SELECTED EXTRACT:
---------------

Personal information
- Date of birth: 30 October 1979 (age 45)
- Place of birth: Western Australia
- Original team(s): North Albany / East Fremantle
- Debut: Round 8, 15 May 1999, Collingwood vs. Fremantle, at Melbourne Cricket Ground

Playing career^{1}
- Years: Club / Games (Goals)
- 1999–2010: Collingwood / 227 (149)
- ^{1} Playing statistics correct to the end of 2010.

Career highlights
- 2nd Collingwood best and fairest 2000; 3rd Collingwood best and fairest 2001, 2007; 2009 Jason McCartney Medal;

= Tarkyn Lockyer =

Australian rules footballer

Tarkyn Lockyer (born 30 October 1979) is a former professional Australian rules football player who played for the Collingwood Football Club in the Australian Football League (AFL). Upon his retirement at the end of the 2010 season, he served as the head coach of the Collingwood VFL Football Club. He then served as the midfield development coach at Collingwood. As of 2021, he served as the AFL national talent head coach as well as being a member of the 2021 Women's Under-19 All-Australian team selection committee.

== Early life ==
Born in Albany, Western Australia, Lockyer attended Albany Senior High School and played for local club North Albany Football Club as a teenager before leaving to go to Perth to further his football career.

---------------

DATA EXCERPT:
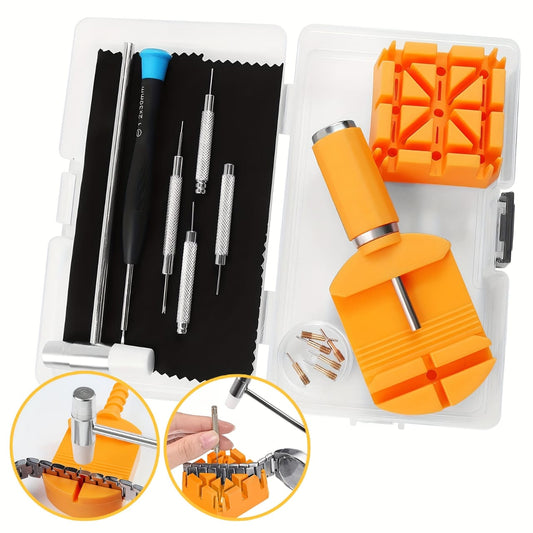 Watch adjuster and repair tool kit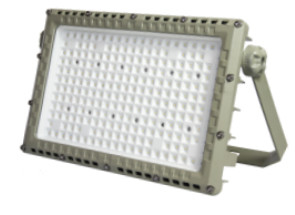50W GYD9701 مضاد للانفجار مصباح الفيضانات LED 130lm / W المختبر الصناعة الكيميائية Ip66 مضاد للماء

---------------

WHAT TO DO: Pick up the article on Tarkyn Lockyer after its last sentence and continue it.

RESPONSE:
Lockyer played colts and reserves level football with East Fremantle in the WAFL and was picked up by Collingwood as a third-round pick (Pick #39) of the 1997 AFL Rookie draft.

== AFL playing career ==
Collingwood rookie listed Lockyer in 1998 and he made his debut in a Magpies win against Fremantle early in 1999.

In 2000, Lockyer was the runner-up in the Copeland Trophy to Nathan Buckley. He averaged 17 disposals in 21 games. He played even better in 2001, missing two games, but having over 370 disposals at over 18 disposals per game, and also kicked 19 goals for the year off the half-back line. In 2002 he was appointed vice-captain. He played all 25 games for the season, including the Grand Final and had just under 450 disposals for the year.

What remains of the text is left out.